### Stated goal A
Please retype the stretch of the passage on slave laws from "and enacted that" through "as equally reprehensible." with no changes.
### Stated goal B
According to the passage on slave laws, what fine did the Savannah ordinance set for each offense of teaching a person of color to read or write?
### Stated goal C
For each statement, say whether it agrees with the passage on slave laws, giving yes or no and quoting the words that decide it. (i) South Carolina's 1740 law fined anyone teaching a slave to write one hundred pounds. (ii) The South Carolina law of 1800 let officers inflict up to thirty-nine lashes on those at such assemblies. (iii) Georgia's patrol act lets every justice of the peace disperse meetings of slaves.

### Text extract
--
We do not profess to give all these laws, but a few striking specimens may
be presented. Our authority is Judge Stroud's "Sketch of the Laws of
The legislature of South Carolina, in 1740, enounced the following preamble:
[Stroud's Sketch, p. 88.]
"Whereas, the having of slaves taught to write, or suffering them
to be employed in writing, may be attended with great inconveniences;"
and enacted that the crime of teaching a slave to write, or of
employing a slave as a scribe, should be punished by a fine of
one hundred pounds, current money. If the reader will turn now to the
infamous "protective" statute, enacted by the same legislature,
in the same year, he will find that the same penalty
has been appointed for the cutting out of the tongue, putting out of the eye,
cruel scalding, &c., of any slave, as for the offence of teaching him
to write! That is to say, that to teach him to write, and to put out his eyes,
are to be regarded as equally reprehensible.
That there might be no doubt of the "great and fundamental policy"
of the State, and that there might be full security against the "great
inconveniences" of "having of slaves
taught to write," it was enacted, in 1800, "That assemblies of
slaves, free negroes, &c., * * * * * * * for the purpose of mental
instruction, in a confined or secret place, &c. &c., is
[are] declared to be an unlawful meeting;" and the officers
are required to enter such confined places, and disperse the "unlawful
assemblage," inflicting, at their discretion, "such corporal punishment,
not exceeding twenty lashes, upon such slaves,
free negroes, &c., as they may judge necessary for
deterring them from the like unlawful assemblage in future." [Stroud's
Sketch, p. 89. 2 Brevard's Digest, pp. 254-5.]
The statute-book of Virginia is adorned with a law similar to the one last
quoted. [Stroud, pp. 88, 89.]
The offence of teaching a slave to write was early punished, in Georgia
as in South Carolina, by a pecuniary fine. But the city of Savannah seems
to have found this penalty insufficient to protect it from "great
inconveniences," and we learn, by a quotation in the work
of Judge Stroud, from a number of The Portfolio, that
"the city has passed an ordinance, [Stroud's Sketch, pp. 89, 90.] by
which any person that teaches any person of colour, slave
or free, to read or write, or causes such person
to be so taught, is subjected to a fine of thirty dollars for each
offence; and every person of colour who shall keep a school, to
teach reading or writing, is subject to a fine of thirty dollars, or to be
imprisoned ten days, and whipped thirty-nine lashes."
Secondly. In regard to religious privileges:--
The State of Georgia has enacted a law, "to protect
religious societies in the exercise of their religious duties."
This law, after appointing rigorous penalties for the offence of interrupting
or disturbing a congregation of white persons, concludes
in the following words:--
No congregation or company of negroes, shall, under pretence of divine
worship, assemble themselves, contrary to the Act regulating patrols. [Stroud,
p. 92. Prince's Digest, p. 342.]
"The Act regulating patrols," as quoted by the editor of Prince's
Digest, empowers every justice
of the peace to disperse ANY assembly or meeting of slaves which
the peace, &c., of His Majesty's subjects, and permits that every slave
found at such a meeting shall "immediately be
corrected, WITHOUT TRIAL, by receiving
on the bare back twenty-five stripes with a whip, switch, or cow-skin."
--
### Given data
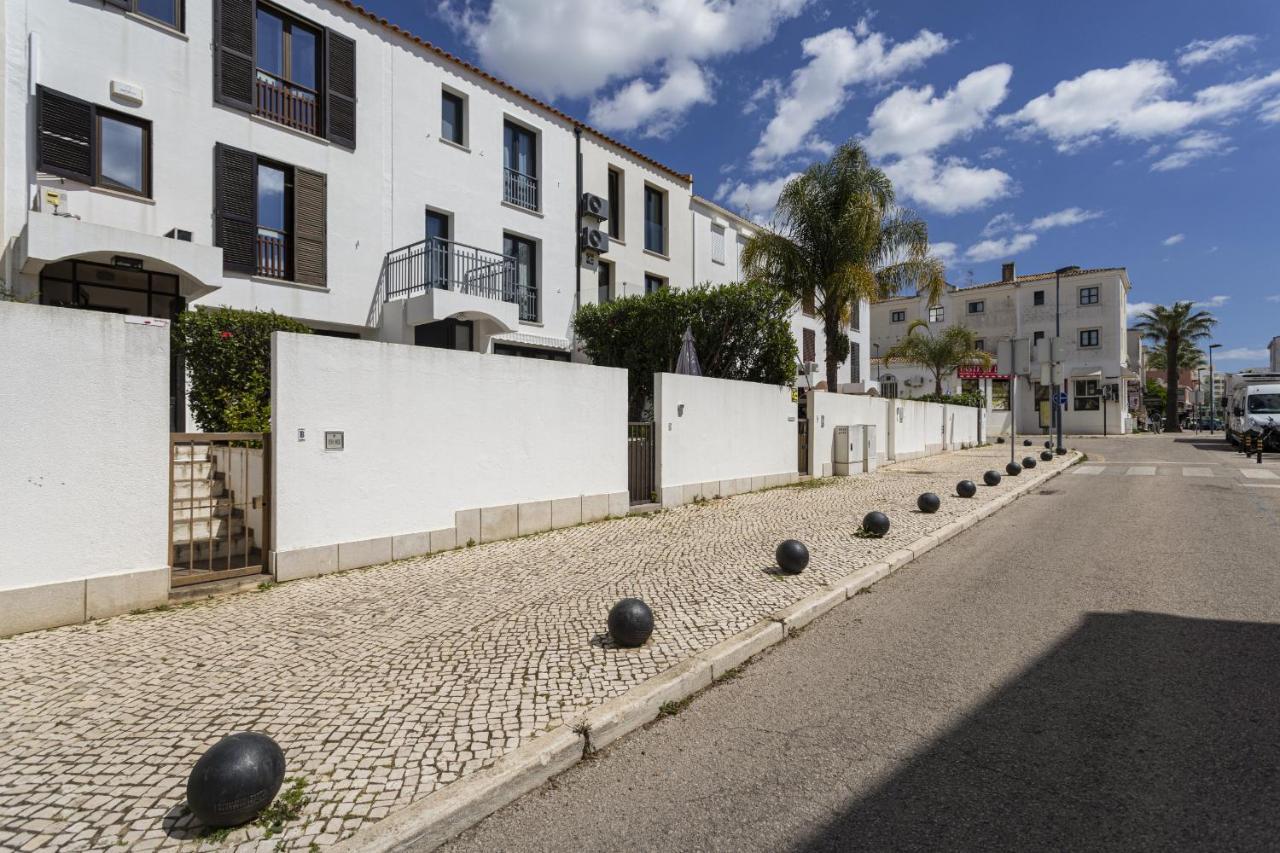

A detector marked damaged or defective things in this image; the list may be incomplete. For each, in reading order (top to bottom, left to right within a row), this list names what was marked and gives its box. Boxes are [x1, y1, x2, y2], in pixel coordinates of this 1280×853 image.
--
### Correct result A
and enacted that the crime of teaching a slave to write, or of
employing a slave as a scribe, should be punished by a fine of
one hundred pounds, current money. If the reader will turn now to the
infamous "protective" statute, enacted by the same legislature,
in the same year, he will find that the same penalty
has been appointed for the cutting out of the tongue, putting out of the eye,
cruel scalding, &c., of any slave, as for the offence of teaching him
to write! That is to say, that to teach him to write, and to put out his eyes,
are to be regarded as equally reprehensible.

### Correct result B
A fine of thirty dollars for each offense.

### Correct result C
(i) Yes: "should be punished by a fine of one hundred pounds, current money."
(ii) No: "not exceeding twenty lashes."
(iii) Yes: "empowers every justice of the peace to disperse ANY assembly or meeting of slaves."